- August 20, 2018
- Posted by: moat_admin
- Category: knowledge center
Comparing Sukanya Samriddhi Yojana (SSY) with investing in the PPF and fixed deposits for your little daughter’s education or marriage?
The SSY is more attractive than the PPF because it offers a higher interest rate. The interest rate of the SSY is also linked to the government bond yield. While the PPF offers 25 basis points higher than the yield of 10-year government bonds, the SSY will offer 75 basis points higher than the 10-year government bond yield. For 2014-15, the interest for PPF is 8.7% while the SSY offers 9.1%.
Though the SSY is an attractive proposition, the scheme is not open to everybody.
Sukanya Samriddhi Account meaning Girl Child Prosperity Account is a special deposit account under the Sukanya Samriddhi Yojana (meaning girl child prosperity scheme) launched by Prime Minister of India on 22 January 2015, aiming the welfare of girl child in India.
Under this scheme a saving account can be opened by the parent or legal guardian of a girl child of less than 10 years of age (born on or after: 02-December-2003; For FY 2014-15), with a minimum deposit of ₹ 1,000/- in any post office or authorised branches of commercial bank.
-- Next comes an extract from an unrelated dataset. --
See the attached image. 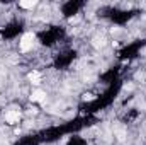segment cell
Here are the masks:
<instances>
[{"label":"cell","mask_w":146,"mask_h":145,"mask_svg":"<svg viewBox=\"0 0 146 145\" xmlns=\"http://www.w3.org/2000/svg\"><path fill=\"white\" fill-rule=\"evenodd\" d=\"M34 43H36V34L34 33H26V34H22L21 41H19V48H21L22 53H27V51L33 50Z\"/></svg>","instance_id":"obj_1"},{"label":"cell","mask_w":146,"mask_h":145,"mask_svg":"<svg viewBox=\"0 0 146 145\" xmlns=\"http://www.w3.org/2000/svg\"><path fill=\"white\" fill-rule=\"evenodd\" d=\"M5 121L9 123V125H15V123H19L21 121V113L19 111H15V109H12V111H9V113H5Z\"/></svg>","instance_id":"obj_2"},{"label":"cell","mask_w":146,"mask_h":145,"mask_svg":"<svg viewBox=\"0 0 146 145\" xmlns=\"http://www.w3.org/2000/svg\"><path fill=\"white\" fill-rule=\"evenodd\" d=\"M44 99H46V92L41 91V89H36V91L31 94V101H33V103H41V101H44Z\"/></svg>","instance_id":"obj_3"},{"label":"cell","mask_w":146,"mask_h":145,"mask_svg":"<svg viewBox=\"0 0 146 145\" xmlns=\"http://www.w3.org/2000/svg\"><path fill=\"white\" fill-rule=\"evenodd\" d=\"M29 80H31L34 85H39V84H41V73L36 72V70H34V72H31V73H29Z\"/></svg>","instance_id":"obj_4"},{"label":"cell","mask_w":146,"mask_h":145,"mask_svg":"<svg viewBox=\"0 0 146 145\" xmlns=\"http://www.w3.org/2000/svg\"><path fill=\"white\" fill-rule=\"evenodd\" d=\"M19 5H21L22 9H34V7L37 5V2L36 0H26V2H21Z\"/></svg>","instance_id":"obj_5"},{"label":"cell","mask_w":146,"mask_h":145,"mask_svg":"<svg viewBox=\"0 0 146 145\" xmlns=\"http://www.w3.org/2000/svg\"><path fill=\"white\" fill-rule=\"evenodd\" d=\"M95 99H97V97H95L94 94H90V92H88V94H83V101H95Z\"/></svg>","instance_id":"obj_6"}]
</instances>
For the FY 2015-16, Government of India has declared an interest rate of 9.2 per cent on SSY scheme. It was 9.1% for FY 2014-2015.The account will remain operative for 21 years from the date of opening of the account or till marriage of the girl child.Partial withdrawal up to 50 per cent of the account balance is allowed, only once after the girl child completes age of 18 years, for the purpose of financing her higher education.